Working with the ‘Last modified’ field

The ‘Last modified’ field automatically stamps a row with the exact date and time of its most recent user-made change, helping you track updates.

This guide covers what the ‘Last modified’ field is and its key properties, how to add this field to your table, and how to limit tracking to specific fields.

Learn more: Configure field types

Last modified field in Baserow

What is the ‘Last modified’ field?

The ‘Last modified’ field is an automatic, read-only field that shows the date and time a row was last edited by a user.

When a new row is created, its ‘Last modified’ value will be the same as its ‘Created on’ time. This timestamp will update every time a user edits any editable field in that row.

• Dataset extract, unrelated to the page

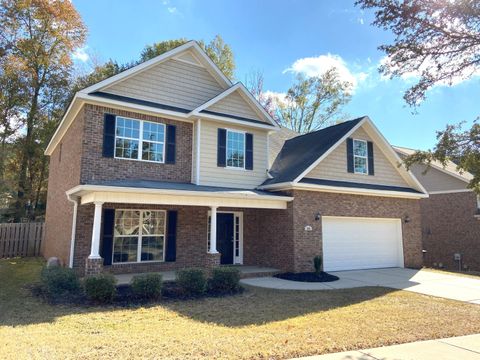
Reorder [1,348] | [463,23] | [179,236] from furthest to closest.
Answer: [179,236] → [463,23] → [1,348]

A key behavior to note is that a row’s ‘Last modified’ value never rolls back. If you edit a cell and then use “Undo,” the ‘Last modified’ time will reflect the time of the “Undo” action, not the time before the edit.

How to add a ‘Last modified’ field

Add the field

  1. In your table, add a new field.
  2. Select Last modified from the field type dropdown.
  3. Name the field (e.g., “Last Update”).
  4. Click Create.

By default, this field will track changes made to any editable field in the row.

You can choose to restrict the field so that it only displays the most recent time a particular field was modified.

Tracking modification times on computed fields

The Last modified field type and date functions in formulas allow you to track when a record was last edited. However, it is important to understand that these tools only track direct user actions.

What triggers a “Last Modified” update?

  • ✅ Typing manually into a cell (Text, Number, etc.).
  • ✅ Selecting an option (Single Select, Multiple Select).
  • Adding or removing a row from a Link-to-table field.

What does not trigger an update?

  • Formulas: If a formula recalculates (e.g., today() changes to tomorrow, or {Price} * {Quantity} updates), the Last Modified field will not change.
  • Linked Data Changes: If you modify data inside a linked record (e.g., changing a generic “Status” field in a linked Tasks table), the “Last Modified” timestamp in the current table will not update.

Note: The “Last modified” field tracks who touched the row and when. Passive changes calculated by Baserow in the background do not count as user edits.

Workaround: Tracking changes in linked records

If you need to see the last modified time of a row or any of its linked data, you cannot rely on a single “Last modified” field. Instead, you can combine a Lookup field with a Formula.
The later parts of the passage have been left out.